The microscope uses the contact principle, where the sample is placed directly on a light-sensitive surface and illuminated with parallel light.

If the pixels of CCDs were a micron across, one could be used as a contact microscope. However, the pixel pitch is five to 10 times too coarse.

Instead, Dr Changhuei Yang plates gold over the CCD and etches a 1[micro]m hole above the centre each pixel in a line.

He then places the line of pixels under a narrow microfluidic channel.

The holes are positioned along the channel, but at a slight angle so that an object passing down the channel passes over the holes one at a time, encountering the first one on the extreme left of the channel and the last one on the extreme right.

The angle is such that holes can scan adjacent 1µm strips of the sample.

Engineers at the California Institute of Technology (Caltech) have made a lens-less microscope from a CCD, aiming to make low cost device for health work.

So long as the sample flows straight down the channel at constant velocity - driven by an electric field or gravity - "all of the images [line scans] are then pieced together to create a surprisingly precise two-dimensional picture of the object," said Caltech.

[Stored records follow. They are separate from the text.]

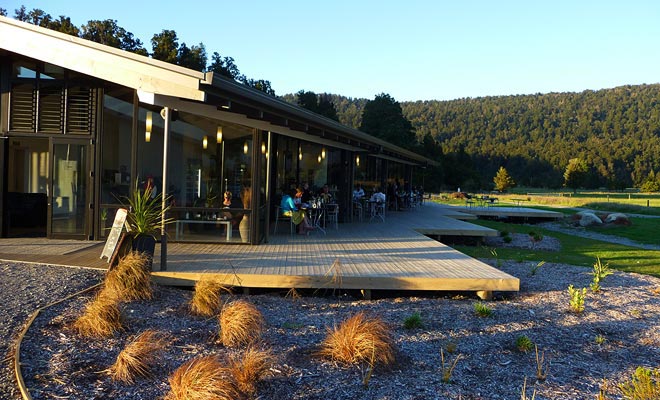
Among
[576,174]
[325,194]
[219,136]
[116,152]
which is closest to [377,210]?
[325,194]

Yang is now in discussion with biotech companies to mass-produce the chip. He said health workers in rural areas could carry cheap, compact models to test individuals for malaria, and disposable versions could be carried into the battlefield.

"We could build hundreds or thousands of optofluidic microscopes onto a single chip, which would allow many organisms to be imaged and analysed at once," said graduate student Xiquan Cui.